"Well, we shall see."
"Probably so. However, as I foresaw the objections you would make, I have arranged everything to go. The horses are ready saddled, the peones in waiting: we will set off as soon as you choose."
"Thanks, Estevan; you are really a friend."
"I know it," said the latter, with a gay smile. Estevan Diaz whistled shrilly, and the peones entered the court, leading two horses by their bridles.
"Let us be off," said Don Fernando, springing into the saddle.
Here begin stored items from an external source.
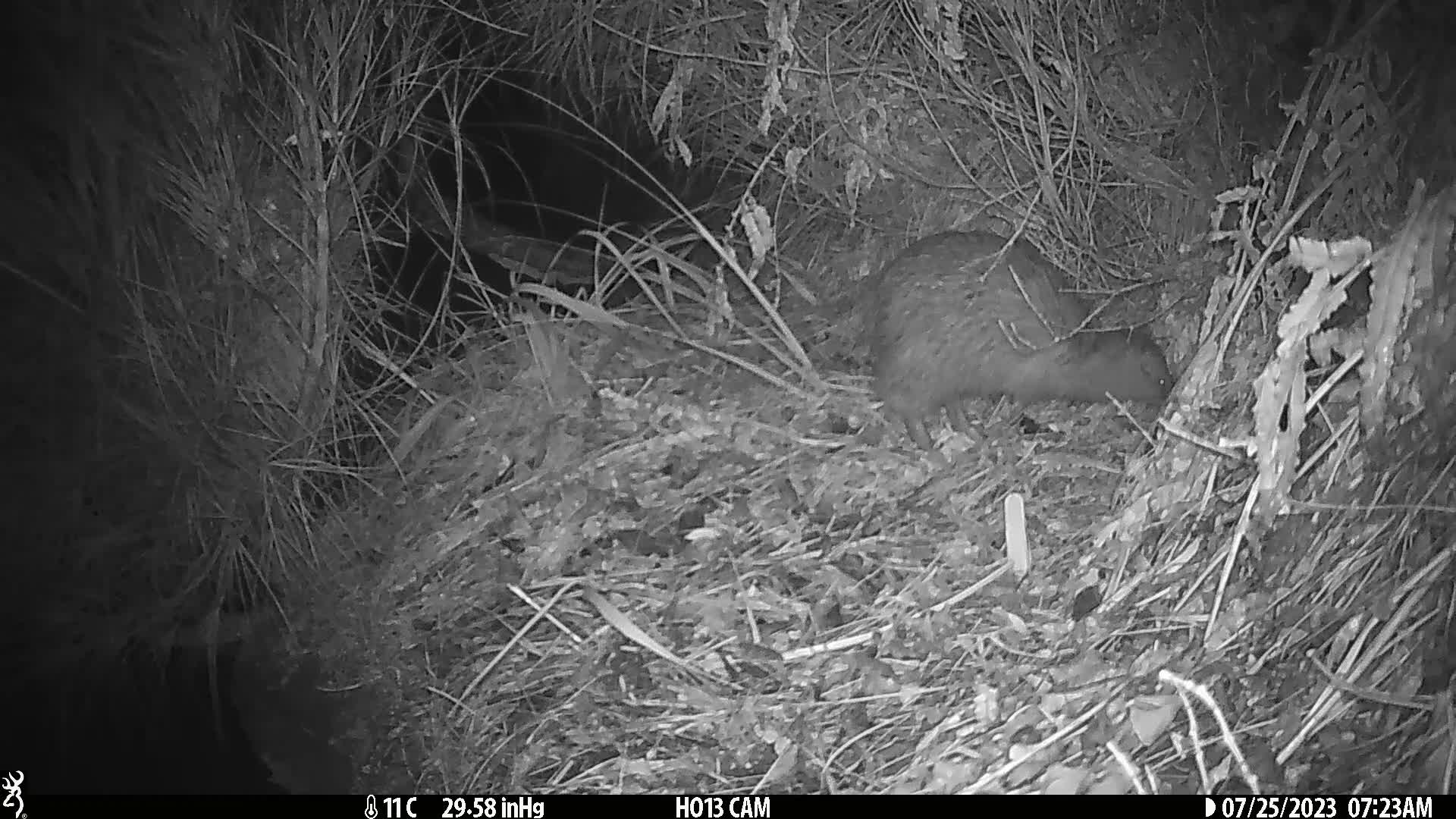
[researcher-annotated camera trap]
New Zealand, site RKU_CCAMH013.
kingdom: Animalia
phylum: Chordata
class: Aves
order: Apterygiformes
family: Apterygidae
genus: Apteryx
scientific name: Apteryx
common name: kiwi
Kiwi (Apteryx).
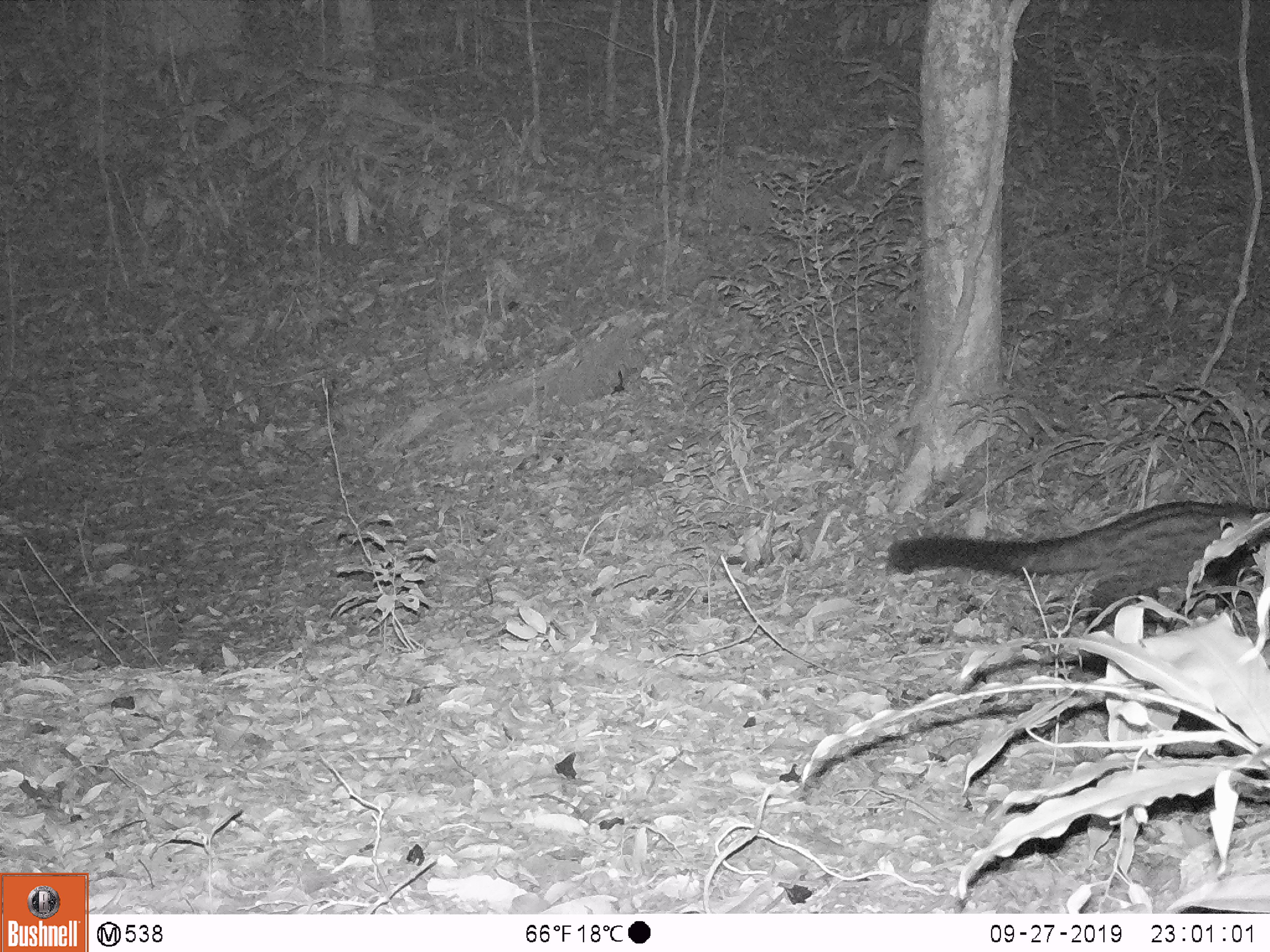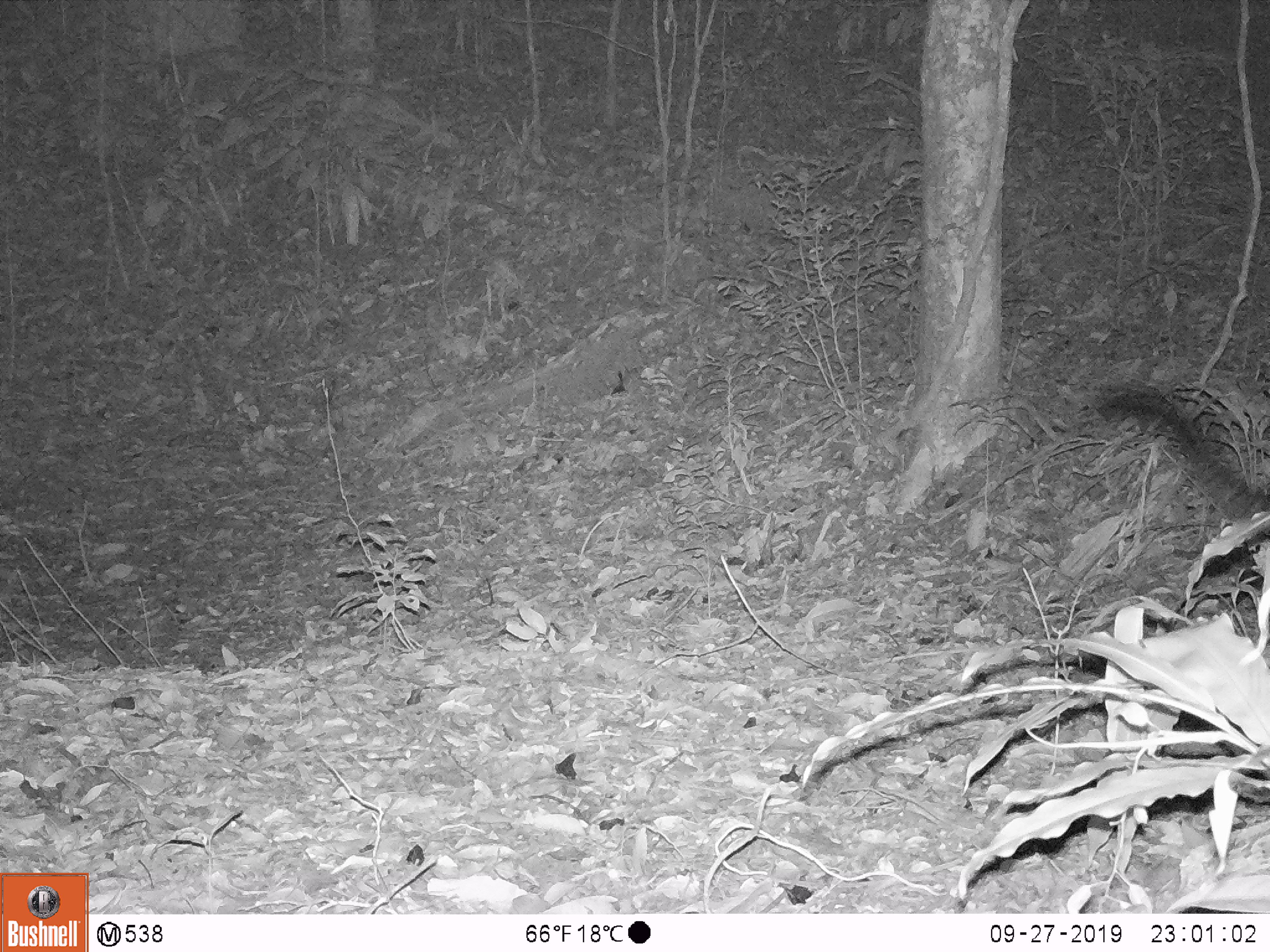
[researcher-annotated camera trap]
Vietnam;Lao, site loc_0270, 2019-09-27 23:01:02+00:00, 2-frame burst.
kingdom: Animalia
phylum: Chordata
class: Mammalia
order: Carnivora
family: Viverridae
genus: Paradoxurus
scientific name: Paradoxurus hermaphroditus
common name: common palm civet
Common palm civet (Paradoxurus hermaphroditus). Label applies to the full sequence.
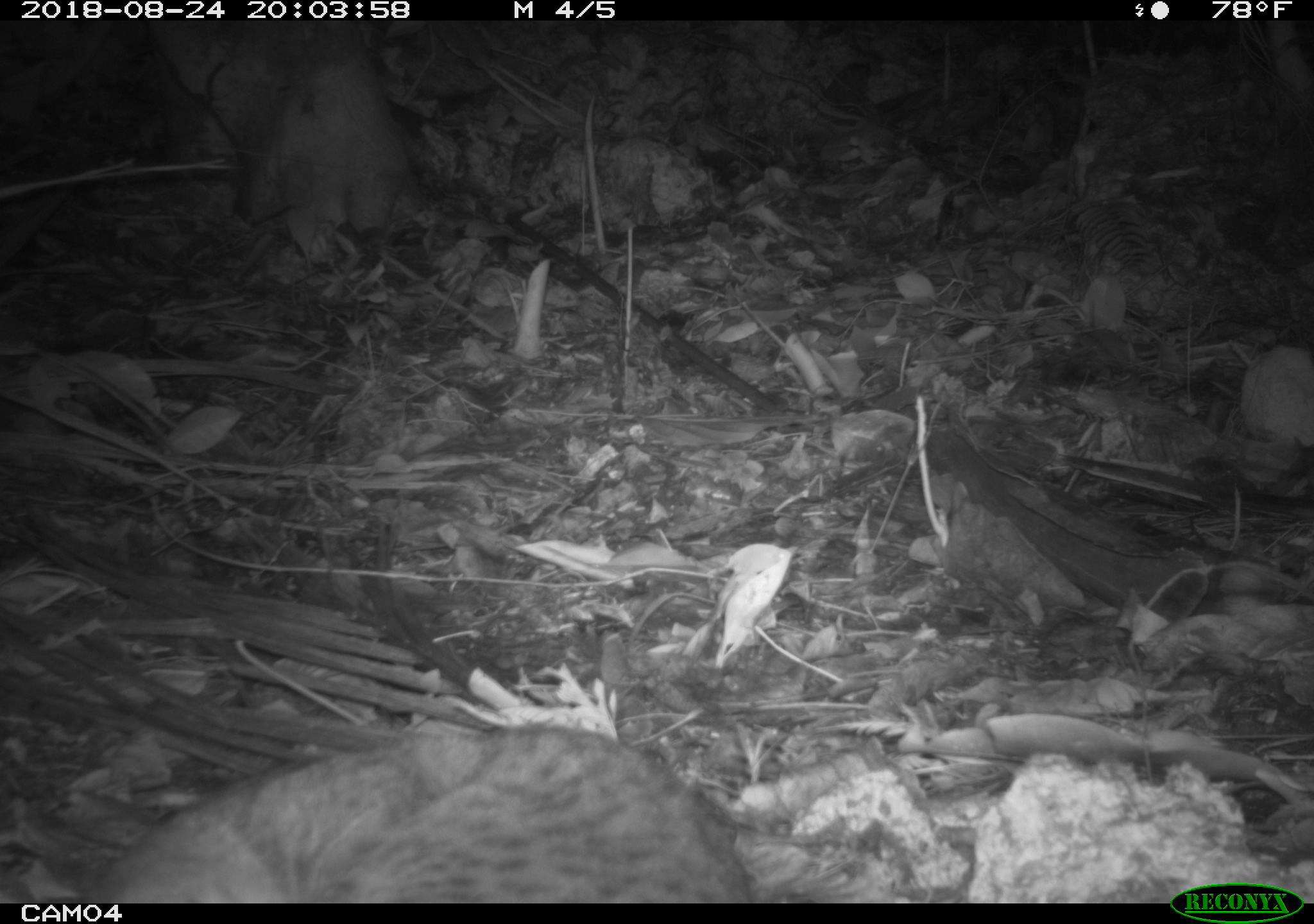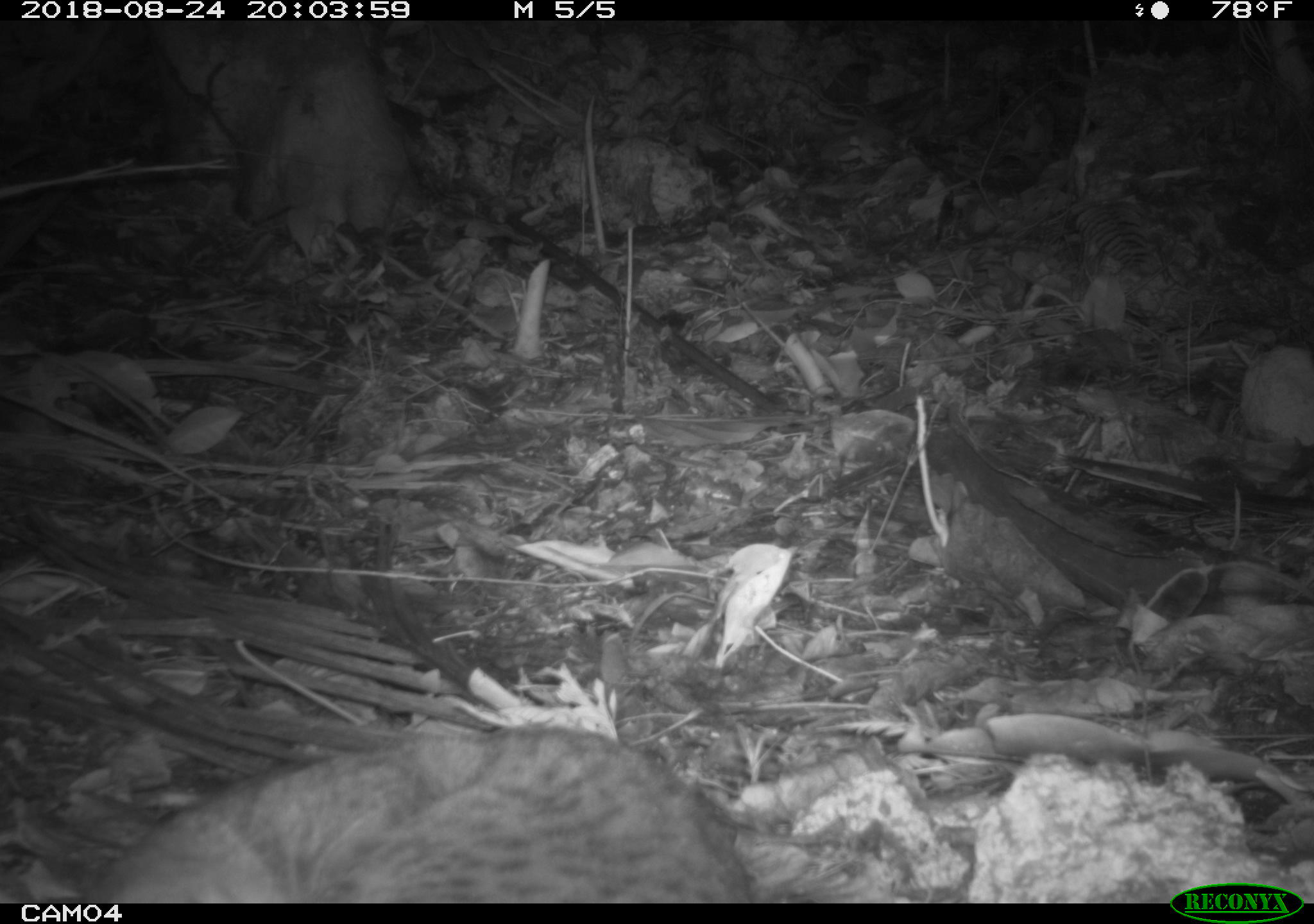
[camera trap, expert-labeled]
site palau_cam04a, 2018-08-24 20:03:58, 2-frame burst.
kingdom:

"Let us be off," repeated Don Estevan.
They gave the horses their heads, and began to push their way slowly through the crowd of idlers assembled before the gates of the fortress to learn the latest news, and trotted down the steep incline leading from the fort to the old presidio, replying, as well as they could, to the questions with which they were assailed on all sides. As soon as they had threaded the town, they increased their speed along the road to the Hacienda del Cormillo, without noticing the repeated signals of several more than suspicious-looking individuals, carefully wrapped in thick cloaks, who had followed them at a distance since they left the fort, talking eagerly the while to each other.
It was a stormy day. The sky was gray and lowering; the birds wheeled screaming around; and the wind, blowing in squalls, roared in the deep defiles of the road, filling the air with clouds of impalpable dust.
The two peones who had brought the news of the Indians' march upon the presidio rode twenty paces in advance, and scanned the country on each side of the road with startled looks, expecting every instant to see the redskins make their appearance, and to hear the dreaded war whoop. Don Fernando and Don Estevan rode side by side, without exchanging a syllable, each sufficiently occupied by his own thoughts.
In the meanwhile, the nearer the travellers got to the river, the more the storm increased in intensity. The rain fell in torrents, the lightning flashed incessantly, and the peals of thunder rolled majestically among the high cliffs, from which enormous crags were constantly detached, and hurled crashing into the river.